◆ Aim of the task
Rewrite every line of the records below as a numbered list, leaving out the blank lines.

Stored data:

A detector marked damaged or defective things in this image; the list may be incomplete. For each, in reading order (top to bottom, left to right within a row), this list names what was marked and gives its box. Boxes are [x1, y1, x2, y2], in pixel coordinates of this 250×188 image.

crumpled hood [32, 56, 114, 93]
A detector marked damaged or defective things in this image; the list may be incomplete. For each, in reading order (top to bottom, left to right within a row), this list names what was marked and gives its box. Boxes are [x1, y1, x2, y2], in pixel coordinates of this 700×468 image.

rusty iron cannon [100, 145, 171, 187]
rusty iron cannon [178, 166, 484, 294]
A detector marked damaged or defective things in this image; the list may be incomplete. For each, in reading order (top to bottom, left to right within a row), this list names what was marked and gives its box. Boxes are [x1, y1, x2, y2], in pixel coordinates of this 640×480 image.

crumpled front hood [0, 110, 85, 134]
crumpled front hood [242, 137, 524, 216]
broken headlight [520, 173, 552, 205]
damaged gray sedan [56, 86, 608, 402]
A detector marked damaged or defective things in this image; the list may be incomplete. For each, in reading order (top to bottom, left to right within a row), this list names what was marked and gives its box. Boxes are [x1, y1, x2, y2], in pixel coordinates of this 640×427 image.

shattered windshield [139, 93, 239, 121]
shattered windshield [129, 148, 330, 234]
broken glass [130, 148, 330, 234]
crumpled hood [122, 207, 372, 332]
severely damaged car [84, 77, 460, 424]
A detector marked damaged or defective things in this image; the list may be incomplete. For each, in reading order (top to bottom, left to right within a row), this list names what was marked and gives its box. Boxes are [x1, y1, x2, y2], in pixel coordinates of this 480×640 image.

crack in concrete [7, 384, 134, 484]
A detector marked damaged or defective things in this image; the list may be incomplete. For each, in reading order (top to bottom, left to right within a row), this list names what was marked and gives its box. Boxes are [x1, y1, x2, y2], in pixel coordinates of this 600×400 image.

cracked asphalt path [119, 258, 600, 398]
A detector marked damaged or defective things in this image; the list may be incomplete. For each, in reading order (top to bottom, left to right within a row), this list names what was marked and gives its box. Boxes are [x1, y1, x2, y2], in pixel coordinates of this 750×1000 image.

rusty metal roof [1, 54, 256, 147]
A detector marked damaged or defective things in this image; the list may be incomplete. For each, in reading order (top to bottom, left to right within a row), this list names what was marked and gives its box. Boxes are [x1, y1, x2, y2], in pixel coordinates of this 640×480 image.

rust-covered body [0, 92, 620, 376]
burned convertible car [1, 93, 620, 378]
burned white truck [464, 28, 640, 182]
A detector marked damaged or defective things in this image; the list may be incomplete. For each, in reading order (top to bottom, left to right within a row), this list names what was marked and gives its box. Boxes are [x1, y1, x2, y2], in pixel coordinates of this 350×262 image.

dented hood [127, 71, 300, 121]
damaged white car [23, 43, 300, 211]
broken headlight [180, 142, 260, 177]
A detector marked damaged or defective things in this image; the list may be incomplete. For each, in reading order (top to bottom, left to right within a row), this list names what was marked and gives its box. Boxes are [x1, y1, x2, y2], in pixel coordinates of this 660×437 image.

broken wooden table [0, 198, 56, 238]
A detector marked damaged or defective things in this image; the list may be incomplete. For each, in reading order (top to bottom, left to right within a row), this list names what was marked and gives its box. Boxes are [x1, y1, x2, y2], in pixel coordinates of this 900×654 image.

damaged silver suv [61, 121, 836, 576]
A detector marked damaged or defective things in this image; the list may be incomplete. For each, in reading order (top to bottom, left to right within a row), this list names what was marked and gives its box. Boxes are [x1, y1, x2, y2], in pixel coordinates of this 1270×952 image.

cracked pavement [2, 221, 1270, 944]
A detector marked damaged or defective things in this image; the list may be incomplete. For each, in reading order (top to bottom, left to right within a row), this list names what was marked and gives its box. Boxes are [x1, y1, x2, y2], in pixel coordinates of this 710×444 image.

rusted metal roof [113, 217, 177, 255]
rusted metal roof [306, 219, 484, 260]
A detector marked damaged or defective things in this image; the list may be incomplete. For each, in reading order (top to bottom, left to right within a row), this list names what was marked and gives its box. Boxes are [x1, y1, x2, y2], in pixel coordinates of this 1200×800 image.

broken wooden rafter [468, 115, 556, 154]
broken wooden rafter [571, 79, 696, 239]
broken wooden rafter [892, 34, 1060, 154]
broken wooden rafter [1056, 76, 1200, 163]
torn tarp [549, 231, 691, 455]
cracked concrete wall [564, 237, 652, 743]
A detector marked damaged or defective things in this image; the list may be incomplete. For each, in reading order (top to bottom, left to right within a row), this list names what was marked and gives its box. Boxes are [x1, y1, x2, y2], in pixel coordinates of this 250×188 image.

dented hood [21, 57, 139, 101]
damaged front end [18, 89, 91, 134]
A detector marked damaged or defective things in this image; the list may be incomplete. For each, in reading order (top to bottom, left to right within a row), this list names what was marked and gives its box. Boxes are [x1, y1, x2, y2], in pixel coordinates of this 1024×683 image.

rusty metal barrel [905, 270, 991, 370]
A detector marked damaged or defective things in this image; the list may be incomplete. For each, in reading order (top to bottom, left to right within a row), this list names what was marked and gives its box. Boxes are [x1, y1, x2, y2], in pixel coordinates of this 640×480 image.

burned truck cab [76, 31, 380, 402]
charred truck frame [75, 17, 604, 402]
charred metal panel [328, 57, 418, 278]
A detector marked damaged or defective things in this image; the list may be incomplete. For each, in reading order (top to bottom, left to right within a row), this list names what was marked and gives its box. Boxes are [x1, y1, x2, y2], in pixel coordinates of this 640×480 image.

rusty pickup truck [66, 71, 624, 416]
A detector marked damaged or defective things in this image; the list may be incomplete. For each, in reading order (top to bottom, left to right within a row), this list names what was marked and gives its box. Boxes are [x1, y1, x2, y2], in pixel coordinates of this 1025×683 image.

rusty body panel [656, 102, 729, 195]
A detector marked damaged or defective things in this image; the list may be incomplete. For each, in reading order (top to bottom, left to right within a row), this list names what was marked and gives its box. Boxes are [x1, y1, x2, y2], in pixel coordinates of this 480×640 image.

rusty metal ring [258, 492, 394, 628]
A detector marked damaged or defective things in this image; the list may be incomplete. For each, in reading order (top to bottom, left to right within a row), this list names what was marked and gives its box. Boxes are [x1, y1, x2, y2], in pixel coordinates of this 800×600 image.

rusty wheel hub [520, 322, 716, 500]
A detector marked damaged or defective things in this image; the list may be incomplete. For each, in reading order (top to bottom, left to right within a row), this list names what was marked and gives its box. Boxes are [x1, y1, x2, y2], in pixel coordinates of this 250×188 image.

◆ Exercise solution
1. A detector marked damaged or defective things in this image; the list may be incomplete. For each, in reading order (top to bottom, left to right within a row), this list names what was marked and gives its box. Boxes are [x1, y1, x2, y2], in pixel coordinates of this 250×188 image.
2. crumpled hood [32, 56, 114, 93]
3. A detector marked damaged or defective things in this image; the list may be incomplete. For each, in reading order (top to bottom, left to right within a row), this list names what was marked and gives its box. Boxes are [x1, y1, x2, y2], in pixel coordinates of this 700×468 image.
4. rusty iron cannon [100, 145, 171, 187]
5. rusty iron cannon [178, 166, 484, 294]
6. A detector marked damaged or defective things in this image; the list may be incomplete. For each, in reading order (top to bottom, left to right within a row), this list names what was marked and gives its box. Boxes are [x1, y1, x2, y2], in pixel coordinates of this 640×480 image.
7. crumpled front hood [0, 110, 85, 134]
8. crumpled front hood [242, 137, 524, 216]
9. broken headlight [520, 173, 552, 205]
10. damaged gray sedan [56, 86, 608, 402]
11. A detector marked damaged or defective things in this image; the list may be incomplete. For each, in reading order (top to bottom, left to right within a row), this list names what was marked and gives its box. Boxes are [x1, y1, x2, y2], in pixel coordinates of this 640×427 image.
12. shattered windshield [139, 93, 239, 121]
13. shattered windshield [129, 148, 330, 234]
14. broken glass [130, 148, 330, 234]
15. crumpled hood [122, 207, 372, 332]
16. severely damaged car [84, 77, 460, 424]
17. A detector marked damaged or defective things in this image; the list may be incomplete. For each, in reading order (top to bottom, left to right within a row), this list names what was marked and gives its box. Boxes are [x1, y1, x2, y2], in pixel coordinates of this 480×640 image.
18. crack in concrete [7, 384, 134, 484]
19. A detector marked damaged or defective things in this image; the list may be incomplete. For each, in reading order (top to bottom, left to right within a row), this list names what was marked and gives its box. Boxes are [x1, y1, x2, y2], in pixel coordinates of this 600×400 image.
20. cracked asphalt path [119, 258, 600, 398]
21. A detector marked damaged or defective things in this image; the list may be incomplete. For each, in reading order (top to bottom, left to right within a row), this list names what was marked and gives its box. Boxes are [x1, y1, x2, y2], in pixel coordinates of this 750×1000 image.
22. rusty metal roof [1, 54, 256, 147]
23. A detector marked damaged or defective things in this image; the list may be incomplete. For each, in reading order (top to bottom, left to right within a row), this list names what was marked and gives its box. Boxes are [x1, y1, x2, y2], in pixel coordinates of this 640×480 image.
24. rust-covered body [0, 92, 620, 376]
25. burned convertible car [1, 93, 620, 378]
26. burned white truck [464, 28, 640, 182]
27. A detector marked damaged or defective things in this image; the list may be incomplete. For each, in reading order (top to bottom, left to right within a row), this list names what was marked and gives its box. Boxes are [x1, y1, x2, y2], in pixel coordinates of this 350×262 image.
28. dented hood [127, 71, 300, 121]
29. damaged white car [23, 43, 300, 211]
30. broken headlight [180, 142, 260, 177]
31. A detector marked damaged or defective things in this image; the list may be incomplete. For each, in reading order (top to bottom, left to right within a row), this list names what was marked and gives its box. Boxes are [x1, y1, x2, y2], in pixel coordinates of this 660×437 image.
32. broken wooden table [0, 198, 56, 238]
33. A detector marked damaged or defective things in this image; the list may be incomplete. For each, in reading order (top to bottom, left to right within a row), this list names what was marked and gives its box. Boxes are [x1, y1, x2, y2], in pixel coordinates of this 900×654 image.
34. damaged silver suv [61, 121, 836, 576]
35. A detector marked damaged or defective things in this image; the list may be incomplete. For each, in reading order (top to bottom, left to right within a row), this list names what was marked and gives its box. Boxes are [x1, y1, x2, y2], in pixel coordinates of this 1270×952 image.
36. cracked pavement [2, 221, 1270, 944]
37. A detector marked damaged or defective things in this image; the list may be incomplete. For each, in reading order (top to bottom, left to right within a row), this list names what was marked and gives its box. Boxes are [x1, y1, x2, y2], in pixel coordinates of this 710×444 image.
38. rusted metal roof [113, 217, 177, 255]
39. rusted metal roof [306, 219, 484, 260]
40. A detector marked damaged or defective things in this image; the list may be incomplete. For each, in reading order (top to bottom, left to right within a row), this list names what was marked and gives its box. Boxes are [x1, y1, x2, y2], in pixel coordinates of this 1200×800 image.
41. broken wooden rafter [468, 115, 556, 154]
42. broken wooden rafter [571, 79, 696, 239]
43. broken wooden rafter [892, 34, 1060, 154]
44. broken wooden rafter [1056, 76, 1200, 163]
45. torn tarp [549, 231, 691, 455]
46. cracked concrete wall [564, 237, 652, 743]
47. A detector marked damaged or defective things in this image; the list may be incomplete. For each, in reading order (top to bottom, left to right within a row), this list names what was marked and gives its box. Boxes are [x1, y1, x2, y2], in pixel coordinates of this 250×188 image.
48. dented hood [21, 57, 139, 101]
49. damaged front end [18, 89, 91, 134]
50. A detector marked damaged or defective things in this image; the list may be incomplete. For each, in reading order (top to bottom, left to right within a row), this list names what was marked and gives its box. Boxes are [x1, y1, x2, y2], in pixel coordinates of this 1024×683 image.
51. rusty metal barrel [905, 270, 991, 370]
52. A detector marked damaged or defective things in this image; the list may be incomplete. For each, in reading order (top to bottom, left to right within a row), this list names what was marked and gives its box. Boxes are [x1, y1, x2, y2], in pixel coordinates of this 640×480 image.
53. burned truck cab [76, 31, 380, 402]
54. charred truck frame [75, 17, 604, 402]
55. charred metal panel [328, 57, 418, 278]
56. A detector marked damaged or defective things in this image; the list may be incomplete. For each, in reading order (top to bottom, left to right within a row), this list names what was marked and gives its box. Boxes are [x1, y1, x2, y2], in pixel coordinates of this 640×480 image.
57. rusty pickup truck [66, 71, 624, 416]
58. A detector marked damaged or defective things in this image; the list may be incomplete. For each, in reading order (top to bottom, left to right within a row), this list names what was marked and gives its box. Boxes are [x1, y1, x2, y2], in pixel coordinates of this 1025×683 image.
59. rusty body panel [656, 102, 729, 195]
60. A detector marked damaged or defective things in this image; the list may be incomplete. For each, in reading order (top to bottom, left to right within a row), this list names what was marked and gives its box. Boxes are [x1, y1, x2, y2], in pixel coordinates of this 480×640 image.
61. rusty metal ring [258, 492, 394, 628]
62. A detector marked damaged or defective things in this image; the list may be incomplete. For each, in reading order (top to bottom, left to right within a row), this list names what was marked and gives its box. Boxes are [x1, y1, x2, y2], in pixel coordinates of this 800×600 image.
63. rusty wheel hub [520, 322, 716, 500]
64. A detector marked damaged or defective things in this image; the list may be incomplete. For each, in reading order (top to bottom, left to right within a row), this list names what was marked and gives its box. Boxes are [x1, y1, x2, y2], in pixel coordinates of this 250×188 image.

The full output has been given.